## What to do
Put every line of the records below into a JSON list of strings, one string per line, and leave out the blank lines.
━━━━━ Data lines ━━━━━
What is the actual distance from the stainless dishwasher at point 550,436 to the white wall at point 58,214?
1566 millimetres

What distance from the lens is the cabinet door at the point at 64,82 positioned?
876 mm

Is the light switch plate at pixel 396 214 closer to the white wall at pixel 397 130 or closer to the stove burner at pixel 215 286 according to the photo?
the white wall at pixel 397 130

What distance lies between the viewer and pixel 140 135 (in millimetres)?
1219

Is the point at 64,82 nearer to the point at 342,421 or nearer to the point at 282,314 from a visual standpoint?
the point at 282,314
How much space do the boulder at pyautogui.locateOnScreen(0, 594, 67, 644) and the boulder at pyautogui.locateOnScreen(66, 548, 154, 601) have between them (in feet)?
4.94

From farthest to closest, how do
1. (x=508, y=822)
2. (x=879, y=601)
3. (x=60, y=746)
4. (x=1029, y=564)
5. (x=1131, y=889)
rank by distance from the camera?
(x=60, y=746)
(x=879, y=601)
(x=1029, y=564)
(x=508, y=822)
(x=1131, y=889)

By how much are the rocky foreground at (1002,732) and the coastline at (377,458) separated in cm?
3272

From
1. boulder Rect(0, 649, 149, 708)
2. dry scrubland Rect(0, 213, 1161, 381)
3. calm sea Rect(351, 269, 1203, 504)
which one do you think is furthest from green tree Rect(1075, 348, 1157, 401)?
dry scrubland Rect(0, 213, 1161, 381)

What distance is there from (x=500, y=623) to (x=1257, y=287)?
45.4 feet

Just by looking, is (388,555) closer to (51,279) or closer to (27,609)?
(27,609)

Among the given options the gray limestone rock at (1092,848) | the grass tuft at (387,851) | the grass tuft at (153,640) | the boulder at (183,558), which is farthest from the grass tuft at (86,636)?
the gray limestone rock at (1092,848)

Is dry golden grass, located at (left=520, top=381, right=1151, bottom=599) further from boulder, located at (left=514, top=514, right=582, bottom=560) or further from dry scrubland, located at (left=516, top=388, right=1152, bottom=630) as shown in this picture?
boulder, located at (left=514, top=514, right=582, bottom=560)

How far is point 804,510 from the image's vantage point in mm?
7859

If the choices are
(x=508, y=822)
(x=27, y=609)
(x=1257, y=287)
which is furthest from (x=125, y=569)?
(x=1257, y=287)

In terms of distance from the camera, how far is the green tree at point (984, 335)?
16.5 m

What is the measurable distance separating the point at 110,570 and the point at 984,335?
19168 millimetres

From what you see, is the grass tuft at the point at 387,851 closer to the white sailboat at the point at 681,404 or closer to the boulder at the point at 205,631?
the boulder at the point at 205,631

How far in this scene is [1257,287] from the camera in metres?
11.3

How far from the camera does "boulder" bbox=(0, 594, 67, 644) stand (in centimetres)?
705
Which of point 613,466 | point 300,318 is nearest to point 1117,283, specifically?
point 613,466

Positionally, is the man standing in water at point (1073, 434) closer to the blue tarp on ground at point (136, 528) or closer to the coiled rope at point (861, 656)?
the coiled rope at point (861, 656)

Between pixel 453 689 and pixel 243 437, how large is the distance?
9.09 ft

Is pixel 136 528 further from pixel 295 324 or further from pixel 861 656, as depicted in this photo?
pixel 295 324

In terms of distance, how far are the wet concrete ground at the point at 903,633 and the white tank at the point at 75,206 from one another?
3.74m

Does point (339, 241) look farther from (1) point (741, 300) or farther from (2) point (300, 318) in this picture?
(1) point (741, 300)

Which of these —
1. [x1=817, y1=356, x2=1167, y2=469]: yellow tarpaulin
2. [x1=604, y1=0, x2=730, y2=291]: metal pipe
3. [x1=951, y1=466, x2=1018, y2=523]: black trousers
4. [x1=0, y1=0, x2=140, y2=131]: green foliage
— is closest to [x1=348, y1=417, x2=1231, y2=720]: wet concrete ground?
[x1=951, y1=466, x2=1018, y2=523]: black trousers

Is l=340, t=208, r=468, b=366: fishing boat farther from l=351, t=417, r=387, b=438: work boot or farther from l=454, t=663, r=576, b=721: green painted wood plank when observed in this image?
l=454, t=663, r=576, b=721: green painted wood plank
━━━━━
## Written reply
[
  "What is the actual distance from the stainless dishwasher at point 550,436 to the white wall at point 58,214?",
  "1566 millimetres",
  "What distance from the lens is the cabinet door at the point at 64,82 positioned?",
  "876 mm",
  "Is the light switch plate at pixel 396 214 closer to the white wall at pixel 397 130 or closer to the stove burner at pixel 215 286 according to the photo?",
  "the white wall at pixel 397 130",
  "What distance lies between the viewer and pixel 140 135 (in millimetres)?",
  "1219",
  "Is the point at 64,82 nearer to the point at 342,421 or nearer to the point at 282,314 from a visual standpoint?",
  "the point at 282,314",
  "How much space do the boulder at pyautogui.locateOnScreen(0, 594, 67, 644) and the boulder at pyautogui.locateOnScreen(66, 548, 154, 601) have between them (in feet)?",
  "4.94",
  "From farthest to closest, how do",
  "1. (x=508, y=822)",
  "2. (x=879, y=601)",
  "3. (x=60, y=746)",
  "4. (x=1029, y=564)",
  "5. (x=1131, y=889)",
  "rank by distance from the camera?",
  "(x=60, y=746)",
  "(x=879, y=601)",
  "(x=1029, y=564)",
  "(x=508, y=822)",
  "(x=1131, y=889)",
  "By how much are the rocky foreground at (1002,732) and the coastline at (377,458) separated in cm?",
  "3272",
  "From",
  "1. boulder Rect(0, 649, 149, 708)",
  "2. dry scrubland Rect(0, 213, 1161, 381)",
  "3. calm sea Rect(351, 269, 1203, 504)",
  "which one do you think is furthest from green tree Rect(1075, 348, 1157, 401)?",
  "dry scrubland Rect(0, 213, 1161, 381)",
  "What distance is there from (x=500, y=623) to (x=1257, y=287)?",
  "45.4 feet",
  "Just by looking, is (388,555) closer to (51,279) or closer to (27,609)?",
  "(27,609)",
  "Among the given options the gray limestone rock at (1092,848) | the grass tuft at (387,851) | the grass tuft at (153,640) | the boulder at (183,558), which is farthest from the grass tuft at (86,636)?",
  "the gray limestone rock at (1092,848)",
  "Is dry golden grass, located at (left=520, top=381, right=1151, bottom=599) further from boulder, located at (left=514, top=514, right=582, bottom=560) or further from dry scrubland, located at (left=516, top=388, right=1152, bottom=630) as shown in this picture?",
  "boulder, located at (left=514, top=514, right=582, bottom=560)",
  "How far is point 804,510 from the image's vantage point in mm?",
  "7859",
  "If the choices are",
  "(x=508, y=822)",
  "(x=27, y=609)",
  "(x=1257, y=287)",
  "which is furthest from (x=125, y=569)?",
  "(x=1257, y=287)",
  "In terms of distance from the camera, how far is the green tree at point (984, 335)?",
  "16.5 m",
  "What is the measurable distance separating the point at 110,570 and the point at 984,335?",
  "19168 millimetres",
  "From what you see, is the grass tuft at the point at 387,851 closer to the white sailboat at the point at 681,404 or closer to the boulder at the point at 205,631?",
  "the boulder at the point at 205,631",
  "How far in this scene is [1257,287] from the camera in metres?",
  "11.3",
  "How far from the camera does \"boulder\" bbox=(0, 594, 67, 644) stand (in centimetres)?",
  "705",
  "Which of point 613,466 | point 300,318 is nearest to point 1117,283, specifically?",
  "point 613,466",
  "Positionally, is the man standing in water at point (1073, 434) closer to the blue tarp on ground at point (136, 528) or closer to the coiled rope at point (861, 656)?",
  "the coiled rope at point (861, 656)",
  "Between pixel 453 689 and pixel 243 437, how large is the distance?",
  "9.09 ft",
  "Is pixel 136 528 further from pixel 295 324 or further from pixel 861 656, as depicted in this photo?",
  "pixel 295 324",
  "In terms of distance, how far are the wet concrete ground at the point at 903,633 and the white tank at the point at 75,206 from one another?",
  "3.74m",
  "Does point (339, 241) look farther from (1) point (741, 300) or farther from (2) point (300, 318) in this picture?",
  "(1) point (741, 300)",
  "Which of these —",
  "1. [x1=817, y1=356, x2=1167, y2=469]: yellow tarpaulin",
  "2. [x1=604, y1=0, x2=730, y2=291]: metal pipe",
  "3. [x1=951, y1=466, x2=1018, y2=523]: black trousers",
  "4. [x1=0, y1=0, x2=140, y2=131]: green foliage",
  "— is closest to [x1=348, y1=417, x2=1231, y2=720]: wet concrete ground?",
  "[x1=951, y1=466, x2=1018, y2=523]: black trousers",
  "Is l=340, t=208, r=468, b=366: fishing boat farther from l=351, t=417, r=387, b=438: work boot or farther from l=454, t=663, r=576, b=721: green painted wood plank when observed in this image?",
  "l=454, t=663, r=576, b=721: green painted wood plank"
]